I hope these nine points clarify where I part company with anti-Zionist Jews like Mark Braverman. This is not just a philosophical or ideological disagreement; its resolution, I believe, has the potential for alleviating mass suffering, especially in Palestine and Israel. To place this intra-Jewish dispute within a wider context, I would like to offer a d’var Torah, a Jewish religious perspective that hopefully will shed light on some deeper dimensions of this dispute.
Years ago, when I was living in Jerusalem and serving as director of the religious Zionist peace movement, Oz veShalom (Strength and Peace, from Psalms 29:11), I would periodically receive calls from the Education Branch of the Israeli Defense Forces. Usually, a woman soldier would be on the phone, asking me if I would participate in a four-part educational series that she was organizing for IDF officers. She wanted to create a series of presentations and discussions that reflected the spectrum of Israeli Jewish political orientations, by which she meant the secular left, the secular right, the religious left, and the religious right. Based on my work with Oz veShalom, she pegged me as a religious leftist and inquired whether I would represent that point of view. I readily agreed to speak and answer questions, but I added that I would begin by questioning the premise behind the whole series. By pigeonholing and labeling people based on political ideology seemed to me to be part of a fundamental Jewish problem and an obstacle to respectful engagement with others who hold different views. Also, I said, I prefer to identify as a centrist, standing on ground that was crumbling beneath my feet as Israeli society grew more polarized.
Each time that I met the group of officers I would be engaging, I began my session by drawing an Israeli flag on a whiteboard and asking the group members what they thought its six-pointed Magen David (Star of David) symbolized. I wanted to spark a conversation focused on the existential values which all of us as Israelis were defending. I got a range of suggested answers from these military professionals. After honoring them all, I proceeded to present my own understanding of that key Jewish symbol at the center of our national flag. I referenced Pirkei Avot (the Chapters of the Fathers, meaning the Rabbinic Sages), probably the most well-known tractate of the Mishnah (the first part of the Talmud) and a classic source of Jewish ethical wisdom. In the first of its six chapters, two Sages named Shimon are mentioned. The first is Shimon HaTzaddik (Simon the Righteous), who is quoted as saying: “The world stands on (the observance of) three fundamental practices: Torah (the study of Jewish sacred texts), Avodah (worship or the observance of Jewish sacred rituals), and Gemilut Hasadim (acts of lovingkindness).” Toward the end of the chapter, a later Sage named Rabban Shimon ben Gamliel is cited as the source of another statement: “The world exists because of three moral principles: Din (Justice/Judgment), Emet (Truth), and Shalom (Peace), as is stated (in Zechariah 8:16), ‘Truth and justice-peace you shall administer in your gates.’”

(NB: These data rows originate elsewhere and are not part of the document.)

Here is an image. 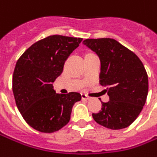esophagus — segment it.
Listing matches in <instances>:
<instances>
[{
  "instance_id": "34e87169",
  "label": "esophagus",
  "mask_w": 157,
  "mask_h": 157,
  "mask_svg": "<svg viewBox=\"0 0 157 157\" xmlns=\"http://www.w3.org/2000/svg\"><path fill=\"white\" fill-rule=\"evenodd\" d=\"M82 98L83 99V100H89L90 99L89 97H87L86 94H82Z\"/></svg>"
}]
</instances>
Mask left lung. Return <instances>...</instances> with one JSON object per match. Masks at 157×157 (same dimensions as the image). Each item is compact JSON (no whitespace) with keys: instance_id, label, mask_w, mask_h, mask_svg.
I'll use <instances>...</instances> for the list:
<instances>
[{"instance_id":"8db88e82","label":"left lung","mask_w":157,"mask_h":157,"mask_svg":"<svg viewBox=\"0 0 157 157\" xmlns=\"http://www.w3.org/2000/svg\"><path fill=\"white\" fill-rule=\"evenodd\" d=\"M83 44L98 54L101 63L99 82L108 86L109 101L101 102L94 121L117 130L131 125L139 117L148 94V75L135 53L110 38L86 39Z\"/></svg>"}]
</instances>
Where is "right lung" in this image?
Listing matches in <instances>:
<instances>
[{"mask_svg": "<svg viewBox=\"0 0 157 157\" xmlns=\"http://www.w3.org/2000/svg\"><path fill=\"white\" fill-rule=\"evenodd\" d=\"M82 38L50 36L36 41L17 59L13 92L17 109L28 124L41 132H54L70 121L72 107L82 99L78 93L56 94L52 82Z\"/></svg>", "mask_w": 157, "mask_h": 157, "instance_id": "obj_1", "label": "right lung"}]
</instances>
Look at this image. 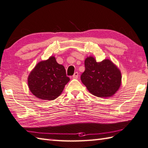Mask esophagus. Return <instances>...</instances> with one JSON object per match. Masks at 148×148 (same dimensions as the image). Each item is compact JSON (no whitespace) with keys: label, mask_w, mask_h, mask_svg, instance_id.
Here are the masks:
<instances>
[{"label":"esophagus","mask_w":148,"mask_h":148,"mask_svg":"<svg viewBox=\"0 0 148 148\" xmlns=\"http://www.w3.org/2000/svg\"><path fill=\"white\" fill-rule=\"evenodd\" d=\"M78 76H79V73H78L77 72H74V75H73V76H72V77H73V78H74V79H77V78L78 77Z\"/></svg>","instance_id":"obj_1"}]
</instances>
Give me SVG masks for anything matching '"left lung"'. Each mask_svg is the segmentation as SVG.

These two statements so close together engender a reasonable question: Why are there two such declarations, each identifying three fundamental aspects of life, in the same chapter? What does the second add to the first, and vice versa?

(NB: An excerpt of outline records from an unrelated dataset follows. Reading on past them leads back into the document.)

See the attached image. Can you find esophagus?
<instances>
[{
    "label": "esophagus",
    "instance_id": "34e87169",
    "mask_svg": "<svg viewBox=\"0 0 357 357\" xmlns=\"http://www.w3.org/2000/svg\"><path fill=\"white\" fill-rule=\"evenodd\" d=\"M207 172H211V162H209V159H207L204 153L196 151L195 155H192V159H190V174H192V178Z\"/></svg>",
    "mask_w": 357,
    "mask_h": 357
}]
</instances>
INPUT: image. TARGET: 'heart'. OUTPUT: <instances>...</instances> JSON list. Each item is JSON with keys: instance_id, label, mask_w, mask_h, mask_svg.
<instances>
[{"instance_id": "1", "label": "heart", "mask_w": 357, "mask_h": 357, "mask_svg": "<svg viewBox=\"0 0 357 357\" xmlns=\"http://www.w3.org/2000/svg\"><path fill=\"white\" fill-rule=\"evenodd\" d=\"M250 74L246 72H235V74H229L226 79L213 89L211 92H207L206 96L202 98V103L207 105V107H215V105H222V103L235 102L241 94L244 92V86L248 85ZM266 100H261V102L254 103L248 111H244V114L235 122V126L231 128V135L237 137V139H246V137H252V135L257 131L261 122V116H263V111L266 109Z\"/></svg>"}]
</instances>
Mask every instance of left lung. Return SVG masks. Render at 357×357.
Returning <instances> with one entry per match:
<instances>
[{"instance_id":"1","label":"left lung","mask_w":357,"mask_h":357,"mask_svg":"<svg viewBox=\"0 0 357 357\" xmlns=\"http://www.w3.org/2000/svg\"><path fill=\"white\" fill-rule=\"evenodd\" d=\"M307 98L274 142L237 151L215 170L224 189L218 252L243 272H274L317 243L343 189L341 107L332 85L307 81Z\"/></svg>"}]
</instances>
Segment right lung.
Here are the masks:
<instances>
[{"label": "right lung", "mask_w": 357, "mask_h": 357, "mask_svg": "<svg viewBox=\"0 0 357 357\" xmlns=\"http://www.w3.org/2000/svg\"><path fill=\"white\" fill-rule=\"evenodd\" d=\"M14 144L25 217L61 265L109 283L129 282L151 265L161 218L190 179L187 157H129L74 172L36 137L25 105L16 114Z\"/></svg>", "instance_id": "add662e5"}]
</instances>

Based on teachings in later Rabbinic sources, particularly the homiletic commentary on Pirkei Avot called Avot deRabbi Natan, it is reasonable to say that the two statements complement each other. The first, by Shimon HaTzaddik, presents three cardinal practices of any religious Jew; it could be said to encapsulate the particularist aspect of our tradition. The second teaching, by Rabban Shimon ben Gamliel, offers another three-part summation of human affairs, based this time on three principles at the core of prophetic ethics. (The prooftext cited is from Zechariah, one of the Hebrew Prophets). This second statement could be said to summarize the universalist aspect of Judaism.
Each three-part summary can be represented by a triangle, and combining the two triangles produces a Magen David. In this graphic representation, there are six equally vital elements that combine to create what I would call holistic Judaism and Jewishness. It is a balance and an integration of the two complementary dimensions, the particularist or distinct features of the tradition applicable only to Jews, along with the universalist principles and values that we Jews share with the rest of humanity.

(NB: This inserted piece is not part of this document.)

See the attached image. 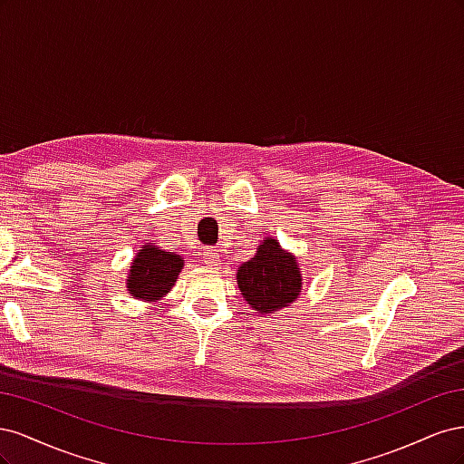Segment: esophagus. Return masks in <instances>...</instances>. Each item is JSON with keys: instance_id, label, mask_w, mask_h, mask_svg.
Listing matches in <instances>:
<instances>
[{"instance_id": "1", "label": "esophagus", "mask_w": 464, "mask_h": 464, "mask_svg": "<svg viewBox=\"0 0 464 464\" xmlns=\"http://www.w3.org/2000/svg\"><path fill=\"white\" fill-rule=\"evenodd\" d=\"M203 259L208 266H218L220 265V256L217 254L215 249H205L203 251Z\"/></svg>"}]
</instances>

One point to make explicit here is that nowhere in this hexagonal pattern do we find mention of a land or a state. (Nor is God mentioned; but I would suggest that God, for the purpose of this symbolic exercise, can be visualized as the center of the star). If at least a critical mass of Jews has decided to embrace the idea and the reality of a Jewish state, then it should be faithful to all six of these cardinal values and practices.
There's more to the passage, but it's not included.